Sometimes your keepers/servants need to get a grip on their language skills. Profanity is the last resort of a dull mind - at least that's what I've always been taught. In other words, if they don't have anything worth saying, don't try to disguise it with a lot of fancy *&#%. A wise person once said a man can keep his mouth shut and be thought a fool, or speak and be proven a fool. Not that any of your friends are fools; I assume they are fairly intelligent and find them immensely entertaining. I also enjoy hearing of your exploits and learning your opinions of our culture, etc.

Yours,
Booklover45


Dearest Booklover the 45th,

What a long lineage you must have to trace your name back so far. Truly I am impressed.

Setting aside the moment of my servants and employees and associates, and what can only be called their tottering fascination with vulgarity, let me regale you, Booklover the 45th, with the first time I ever did utter a swear.

It was during my young adult years, an elongated adolescence when I did cavort with dangerous types in the deep sea beds of yore. Some chroniclers refer to it as my Blue Period for my chromatophores were always tuned to a moody blue, the color of rage and denial.
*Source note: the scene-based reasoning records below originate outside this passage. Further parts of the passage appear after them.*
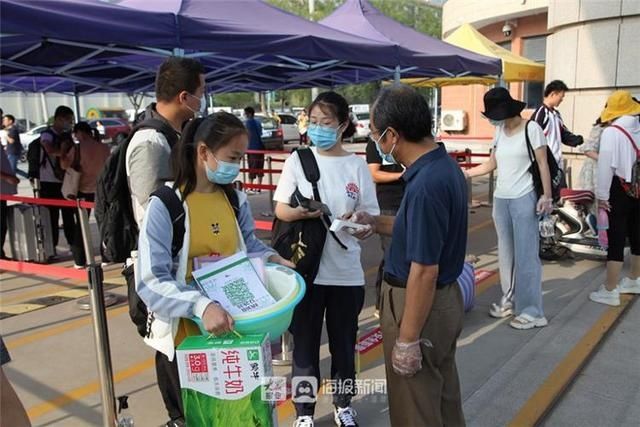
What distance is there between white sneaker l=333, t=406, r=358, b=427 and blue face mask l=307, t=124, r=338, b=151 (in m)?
1.48

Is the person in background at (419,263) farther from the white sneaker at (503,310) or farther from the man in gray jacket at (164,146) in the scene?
the white sneaker at (503,310)

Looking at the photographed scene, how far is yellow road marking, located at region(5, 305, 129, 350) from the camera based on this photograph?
465 cm

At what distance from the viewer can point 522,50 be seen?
19859 millimetres

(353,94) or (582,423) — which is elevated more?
(353,94)

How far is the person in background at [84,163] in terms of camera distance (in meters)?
6.70

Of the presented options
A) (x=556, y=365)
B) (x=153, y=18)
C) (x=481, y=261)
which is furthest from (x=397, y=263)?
(x=481, y=261)

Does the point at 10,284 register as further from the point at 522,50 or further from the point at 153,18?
the point at 522,50

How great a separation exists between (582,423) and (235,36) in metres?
3.96

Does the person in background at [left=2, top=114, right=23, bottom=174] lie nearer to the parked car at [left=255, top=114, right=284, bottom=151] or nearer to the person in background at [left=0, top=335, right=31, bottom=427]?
the parked car at [left=255, top=114, right=284, bottom=151]

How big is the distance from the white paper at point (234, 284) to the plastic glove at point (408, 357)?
0.52m

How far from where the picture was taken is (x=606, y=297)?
5.20m

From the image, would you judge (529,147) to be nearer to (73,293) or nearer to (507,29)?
(73,293)

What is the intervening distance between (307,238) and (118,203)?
0.96m

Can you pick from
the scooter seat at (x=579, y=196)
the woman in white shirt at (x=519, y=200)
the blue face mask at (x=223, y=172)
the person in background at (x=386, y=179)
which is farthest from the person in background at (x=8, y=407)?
the scooter seat at (x=579, y=196)
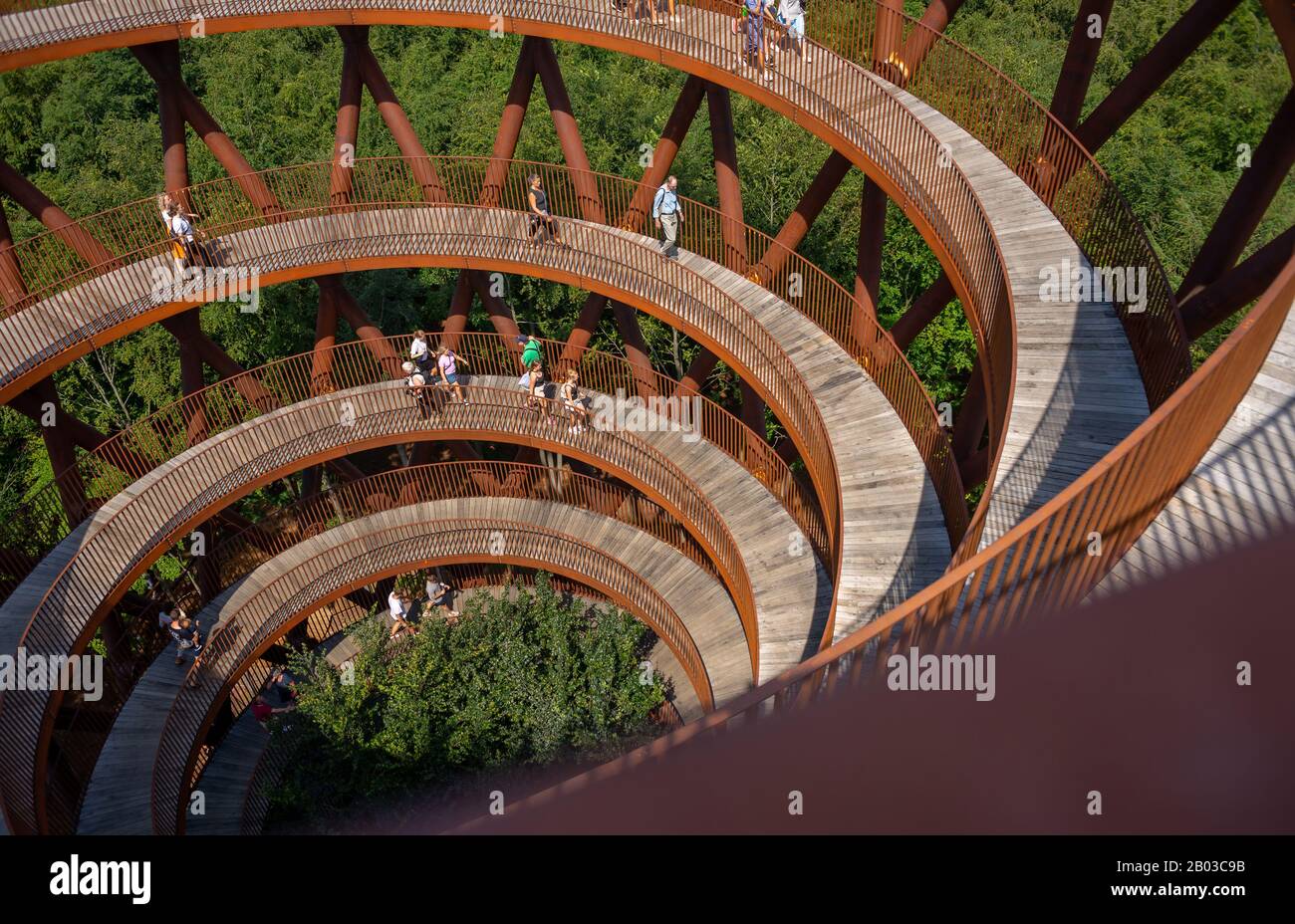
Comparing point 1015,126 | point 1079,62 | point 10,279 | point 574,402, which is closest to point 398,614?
point 574,402

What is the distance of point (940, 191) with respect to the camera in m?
15.3

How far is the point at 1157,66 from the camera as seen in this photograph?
15.1 metres

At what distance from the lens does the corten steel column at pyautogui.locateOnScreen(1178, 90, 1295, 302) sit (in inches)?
543

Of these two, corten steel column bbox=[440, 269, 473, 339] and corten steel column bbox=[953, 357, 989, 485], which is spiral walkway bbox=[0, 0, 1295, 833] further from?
corten steel column bbox=[440, 269, 473, 339]

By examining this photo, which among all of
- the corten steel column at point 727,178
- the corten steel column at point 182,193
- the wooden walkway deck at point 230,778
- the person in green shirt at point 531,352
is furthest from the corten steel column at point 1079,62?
the wooden walkway deck at point 230,778

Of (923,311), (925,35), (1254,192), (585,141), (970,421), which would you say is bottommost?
(970,421)

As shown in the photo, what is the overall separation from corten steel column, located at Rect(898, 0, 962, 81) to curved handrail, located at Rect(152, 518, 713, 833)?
11.6 metres

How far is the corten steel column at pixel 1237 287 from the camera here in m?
13.6

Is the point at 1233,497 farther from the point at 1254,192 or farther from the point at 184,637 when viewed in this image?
the point at 184,637

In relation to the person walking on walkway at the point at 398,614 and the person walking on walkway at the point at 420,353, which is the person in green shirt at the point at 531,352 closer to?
Result: the person walking on walkway at the point at 420,353

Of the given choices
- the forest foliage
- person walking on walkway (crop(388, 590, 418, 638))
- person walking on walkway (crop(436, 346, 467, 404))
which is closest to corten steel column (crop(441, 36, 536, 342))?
person walking on walkway (crop(436, 346, 467, 404))

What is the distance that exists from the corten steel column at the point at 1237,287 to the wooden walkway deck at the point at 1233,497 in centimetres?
498

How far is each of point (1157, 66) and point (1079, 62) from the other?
4.60 feet

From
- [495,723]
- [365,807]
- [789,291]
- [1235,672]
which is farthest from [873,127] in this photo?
[365,807]
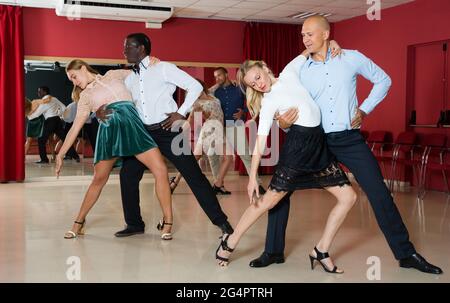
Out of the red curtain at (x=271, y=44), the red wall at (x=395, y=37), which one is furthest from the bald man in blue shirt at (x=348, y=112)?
the red curtain at (x=271, y=44)

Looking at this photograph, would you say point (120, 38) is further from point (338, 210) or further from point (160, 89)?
point (338, 210)

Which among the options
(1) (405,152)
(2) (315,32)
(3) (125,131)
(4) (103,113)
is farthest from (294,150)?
(1) (405,152)

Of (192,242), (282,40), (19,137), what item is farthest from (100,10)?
(192,242)

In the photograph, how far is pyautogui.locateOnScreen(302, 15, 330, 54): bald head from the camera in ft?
10.4

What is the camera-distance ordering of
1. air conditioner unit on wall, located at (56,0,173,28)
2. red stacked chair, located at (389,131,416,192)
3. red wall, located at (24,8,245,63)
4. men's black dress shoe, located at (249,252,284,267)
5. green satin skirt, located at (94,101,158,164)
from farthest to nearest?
red wall, located at (24,8,245,63), air conditioner unit on wall, located at (56,0,173,28), red stacked chair, located at (389,131,416,192), green satin skirt, located at (94,101,158,164), men's black dress shoe, located at (249,252,284,267)

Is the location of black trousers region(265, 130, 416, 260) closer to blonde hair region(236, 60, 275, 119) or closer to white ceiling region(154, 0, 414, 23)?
blonde hair region(236, 60, 275, 119)

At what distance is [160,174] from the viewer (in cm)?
418

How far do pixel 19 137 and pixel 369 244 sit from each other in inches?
224

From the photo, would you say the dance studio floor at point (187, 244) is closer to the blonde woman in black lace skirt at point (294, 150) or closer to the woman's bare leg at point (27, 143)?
the blonde woman in black lace skirt at point (294, 150)

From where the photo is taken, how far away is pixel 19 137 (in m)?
8.12

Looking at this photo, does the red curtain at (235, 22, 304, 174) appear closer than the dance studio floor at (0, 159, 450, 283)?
No

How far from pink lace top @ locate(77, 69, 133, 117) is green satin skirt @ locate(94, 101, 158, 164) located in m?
0.05

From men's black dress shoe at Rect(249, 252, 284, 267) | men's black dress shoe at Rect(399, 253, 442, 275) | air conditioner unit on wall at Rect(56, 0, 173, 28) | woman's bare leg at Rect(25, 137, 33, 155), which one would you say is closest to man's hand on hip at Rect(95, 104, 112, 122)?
men's black dress shoe at Rect(249, 252, 284, 267)

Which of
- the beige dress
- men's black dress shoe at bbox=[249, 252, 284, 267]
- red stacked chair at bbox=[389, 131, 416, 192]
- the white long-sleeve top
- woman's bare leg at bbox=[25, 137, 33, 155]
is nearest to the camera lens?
the white long-sleeve top
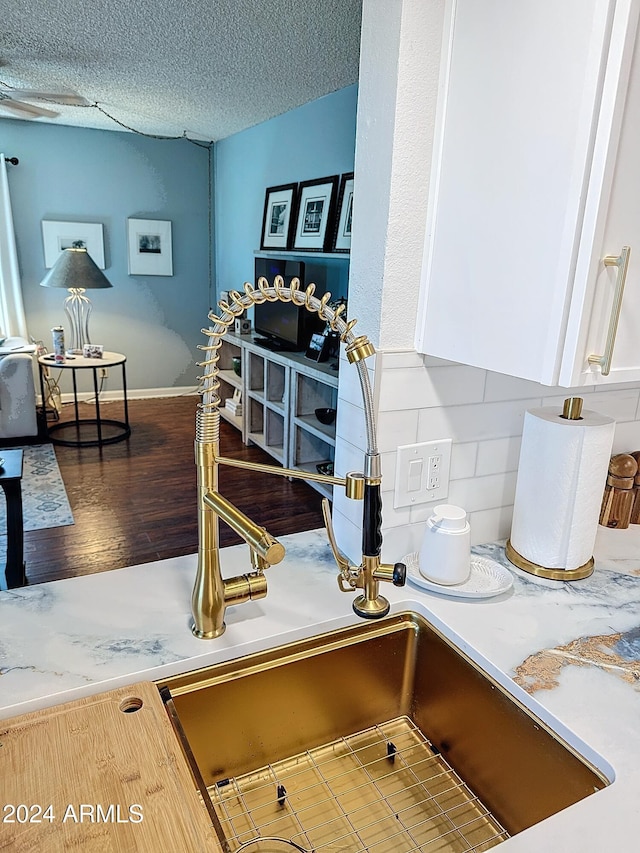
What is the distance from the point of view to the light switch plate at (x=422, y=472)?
1174 mm

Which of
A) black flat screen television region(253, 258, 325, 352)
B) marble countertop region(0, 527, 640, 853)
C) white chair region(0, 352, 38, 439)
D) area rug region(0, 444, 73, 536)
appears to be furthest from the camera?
white chair region(0, 352, 38, 439)

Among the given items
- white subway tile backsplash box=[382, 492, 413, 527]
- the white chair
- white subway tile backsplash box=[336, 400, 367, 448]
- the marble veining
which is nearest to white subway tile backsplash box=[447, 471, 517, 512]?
white subway tile backsplash box=[382, 492, 413, 527]

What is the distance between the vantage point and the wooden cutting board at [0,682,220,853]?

My dwelling at the time was a repurposed shipping container once claimed by the hungry arms of mollusks, but forged into a sort of cantina for those who felt no pull from society's currents.

The green-shelled container perched at the edge of a great abyss. Strong eddies would shake the walls and tumble our drinking mugs. You could tell the visitors from the locals at times like these: visitors would panic and leap for the doors, while the locals would hurried finish the drinks left behind. It was a rough life suited only to those who were done with living. In the local patois, the abyss was known as The Zone. It was an unpredictable land of shifting sands, collapsing walls and physics that obeyed no terrestrial math. The Zone was a warren of coral caverns threaded through a collapsed atoll. The skeleton of a Blue Whale marked the entrance but nothing beyond was certain.

Employment called to me from the mouths of tourists desperate to see The Zone, to uncover the mysteries within. Like one mired in fate's doldrums I was eager for any momentum. Always I said yes.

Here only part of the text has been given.